The company pointed out that it was “one of the softest rates since the post-Great Recession recovery.”
I dig some digging to ballpark home price gains since the prior cycle peak in 2006 and found it to be true.
This is what annual home price growth looked like based on my findings:
2025: ~1% (lowest since GFC recovery)
2024: ~4–6%
2023: ~5–6%
2022: ~6–11%
2021: ~18–19%
2020: ~6–11%
2019: ~5%
2018: ~5–6%
2017: ~6–7%
2016: ~5%
2015: ~5%
2014: ~4–5%
2013: ~7–8%
2012: ~3–5%
As you can see, home prices increased every year since 2012. It’s been a nice run.
The year 2012 was the first winning year for the housing market post-GFC.
Prior to that, home prices fell every year from 2007 through 2011 before recovering.
And as stated, they peaked around mid-2006 before the crash began.

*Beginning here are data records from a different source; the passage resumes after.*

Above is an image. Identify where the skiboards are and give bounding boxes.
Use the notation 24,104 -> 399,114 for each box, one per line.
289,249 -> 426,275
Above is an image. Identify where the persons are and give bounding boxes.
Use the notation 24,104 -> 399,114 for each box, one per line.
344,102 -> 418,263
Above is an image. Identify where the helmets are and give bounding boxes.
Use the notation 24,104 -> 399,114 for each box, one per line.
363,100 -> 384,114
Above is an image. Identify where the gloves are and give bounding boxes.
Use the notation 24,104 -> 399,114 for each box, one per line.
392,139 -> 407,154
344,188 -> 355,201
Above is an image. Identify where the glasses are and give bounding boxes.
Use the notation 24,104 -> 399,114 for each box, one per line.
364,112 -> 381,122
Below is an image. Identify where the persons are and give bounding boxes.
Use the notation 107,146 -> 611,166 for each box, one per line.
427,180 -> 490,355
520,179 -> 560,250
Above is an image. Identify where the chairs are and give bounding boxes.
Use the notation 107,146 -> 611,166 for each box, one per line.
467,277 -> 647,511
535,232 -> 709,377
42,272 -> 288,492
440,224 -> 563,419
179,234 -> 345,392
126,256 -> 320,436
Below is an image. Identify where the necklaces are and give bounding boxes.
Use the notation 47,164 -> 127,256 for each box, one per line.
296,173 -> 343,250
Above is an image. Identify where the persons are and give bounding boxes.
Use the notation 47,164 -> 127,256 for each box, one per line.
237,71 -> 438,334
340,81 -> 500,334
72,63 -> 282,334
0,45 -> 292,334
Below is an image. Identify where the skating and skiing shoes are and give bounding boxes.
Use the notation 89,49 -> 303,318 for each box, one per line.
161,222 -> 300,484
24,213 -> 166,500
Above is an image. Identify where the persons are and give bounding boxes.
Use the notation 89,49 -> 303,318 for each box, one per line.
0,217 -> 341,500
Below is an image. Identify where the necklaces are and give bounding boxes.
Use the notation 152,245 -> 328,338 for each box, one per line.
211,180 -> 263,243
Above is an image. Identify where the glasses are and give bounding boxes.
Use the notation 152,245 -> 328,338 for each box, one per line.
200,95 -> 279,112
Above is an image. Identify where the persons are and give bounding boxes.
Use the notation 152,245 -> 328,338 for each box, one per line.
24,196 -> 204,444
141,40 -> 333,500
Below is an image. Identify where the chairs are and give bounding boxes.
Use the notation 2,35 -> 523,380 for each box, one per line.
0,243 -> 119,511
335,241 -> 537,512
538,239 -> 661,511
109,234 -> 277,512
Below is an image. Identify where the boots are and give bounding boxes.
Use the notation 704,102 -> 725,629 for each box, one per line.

Last year marked the worst year since, though prices still eked out a small gain.
Home Prices Expected to Rise Nearly 5% in 2026
But now it appears to be business as usual for the housing market again, with Cotality forecasting a 4.5% rise in home prices this year (from Dec. 2025 – Dec. 2026).
That would be squarely in line with the typical annual gain in home prices between 3-5%.
So does that mean the housing market already hit rock bottom this cycle? That 2025 was the crash?
Or at least the worst year this cycle and the worst since the GFC. And with home prices now expected to rise again, that the worst is behind us?
I probably wouldn’t get too far ahead of myself here nor would I just take the forecast at face value without a grain of salt.
But it is possible that we see home prices turn higher again, home sales volume increase, and affordability improve.
Just note that this recovery “will depend heavily on wage growth and how soon buyers regain the purchasing power needed to meet sellers’ pricing thresholds, per Cotality chief economist Dr. Selma Hepp.
In other words, if we see more layoffs and a higher unemployment rate, things could go sideways (or actually down).
There are a lot of unknowns related to AI and how that might shake out for the workforce.
It May Depend on the City and State In Question
In addition, home price gains (or losses) will depend upon the specific market in question.
Remember, real estate is local and not all markets are winning or losing right now.
Per Cotality, the states of New Jersey (+5.5%), Illinois (+5.4%), Nebraska (+5.4%), and Connecticut (+5.1%) have been the strongest home price performers over the past year, generally due to a lack of existing inventory and affordable prices.
Meanwhile, we’ve seen negative home price growth in many Southern and Western states, including Arizona, California, Colorado, Florida, and Texas.
Although there are some encouraging signs in those states as well with inventory dropping in places like Florida, possibly leading to price stabilization this year.
So is the worst behind us already? Is that even possible? Is it inevitable that we’ll experience another major housing crash?
Hard to know, but expecting another 2008-style housing crash in the immediate next cycle seems unlikely.
Given how rare the 2008 crash was, experiencing another one right after would be surprising.